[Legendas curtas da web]
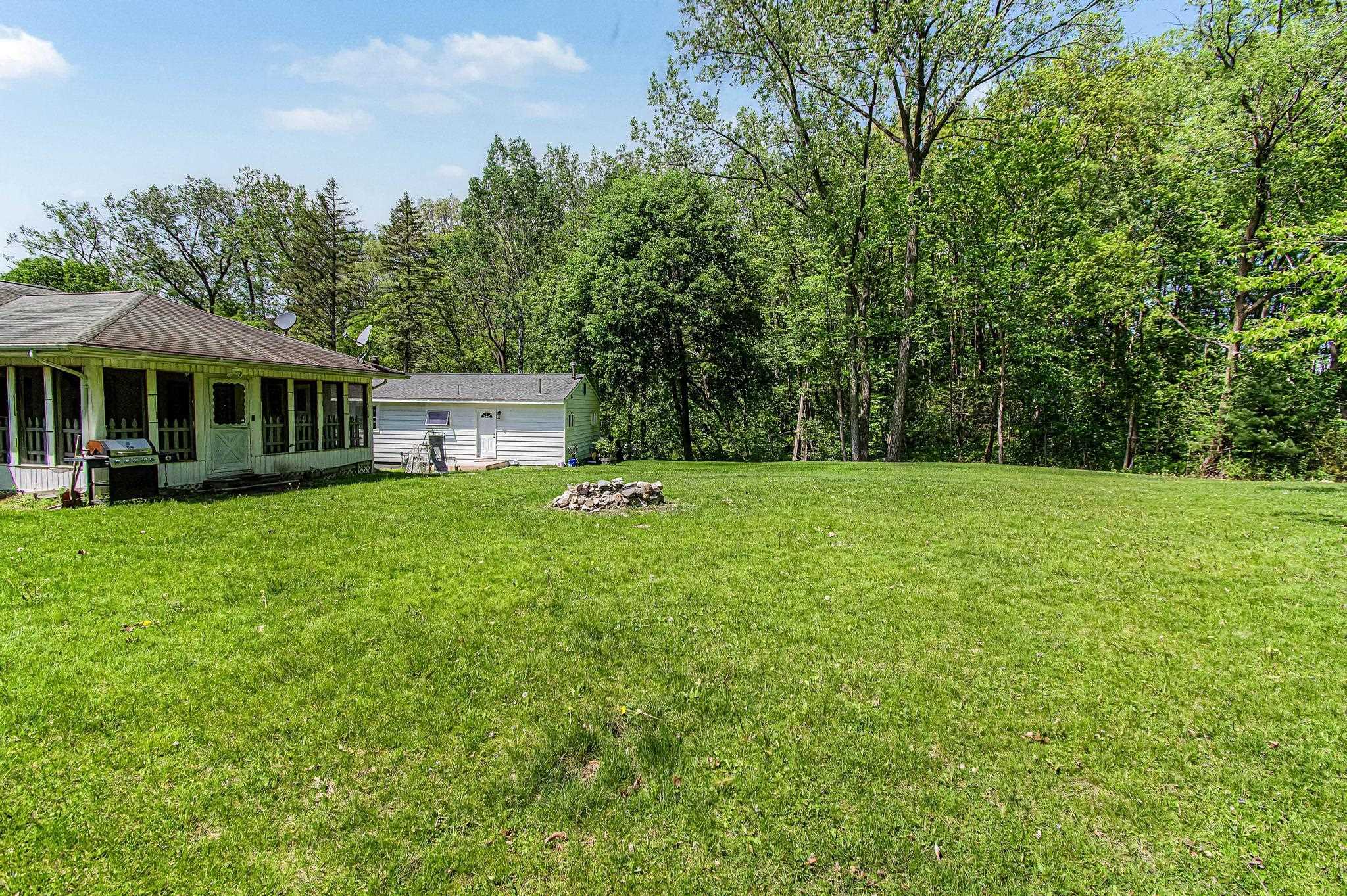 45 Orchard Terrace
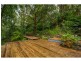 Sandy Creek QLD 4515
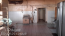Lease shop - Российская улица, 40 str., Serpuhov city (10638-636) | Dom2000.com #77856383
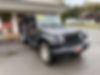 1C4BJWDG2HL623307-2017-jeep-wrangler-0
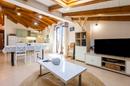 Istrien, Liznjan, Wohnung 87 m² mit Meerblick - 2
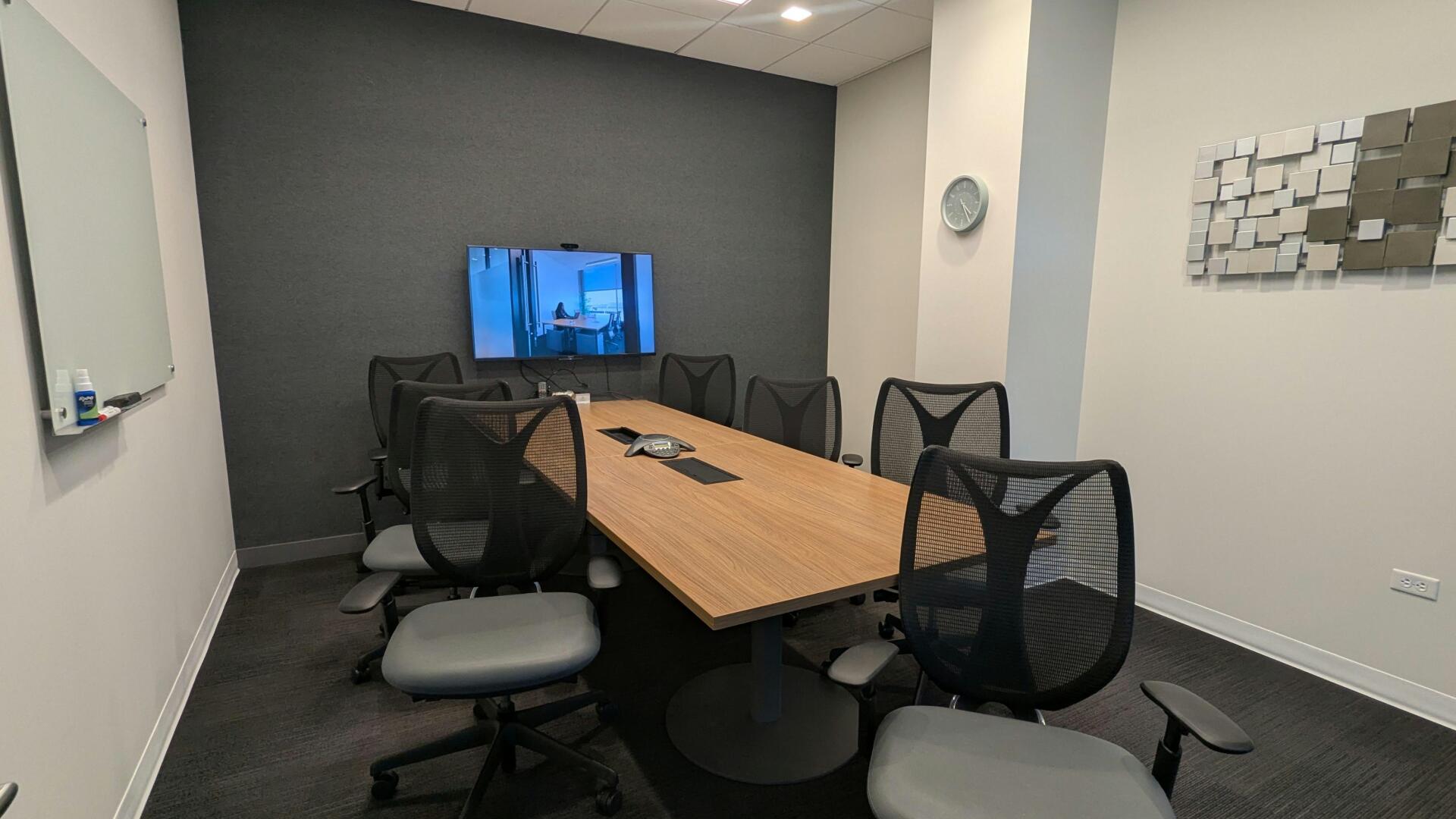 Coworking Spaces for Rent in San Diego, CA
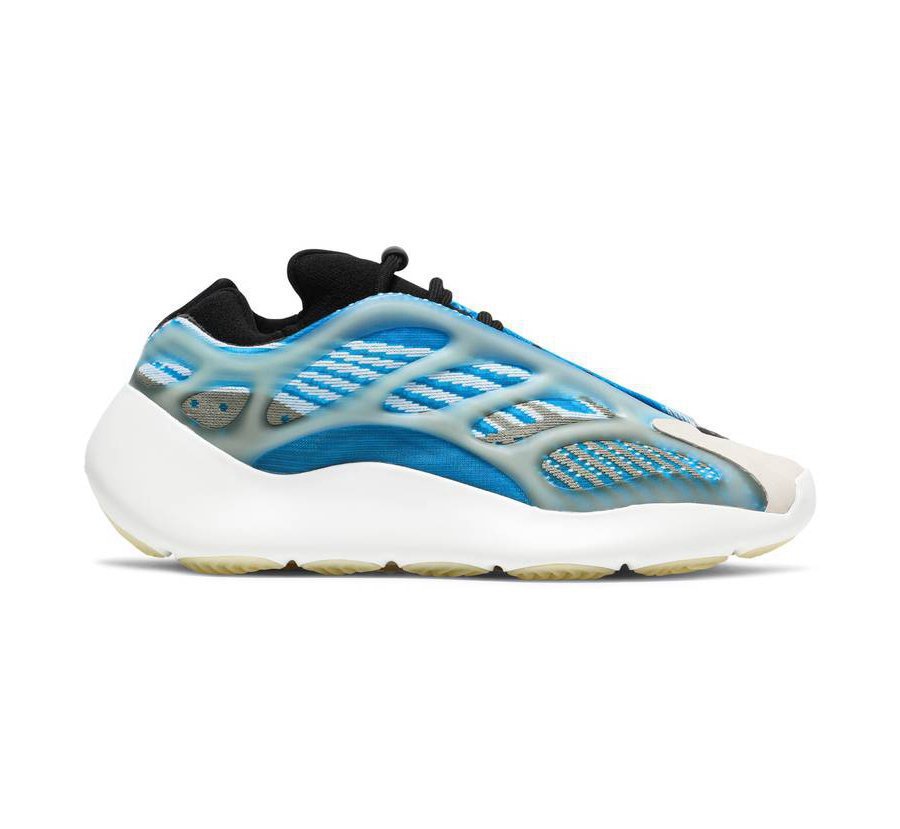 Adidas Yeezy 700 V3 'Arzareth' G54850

# Objetivo do exercício:
Redigite todas as linhas dos registros acima sem mudar nada. Deixe as imagens fora da resposta.

# Tarefa concluída:
 45 Orchard Terrace
 Sandy Creek QLD 4515
Lease shop - Российская улица, 40 str., Serpuhov city (10638-636) | Dom2000.com #77856383
 1C4BJWDG2HL623307-2017-jeep-wrangler-0
 Istrien, Liznjan, Wohnung 87 m² mit Meerblick - 2
 Coworking Spaces for Rent in San Diego, CA
 Adidas Yeezy 700 V3 'Arzareth' G54850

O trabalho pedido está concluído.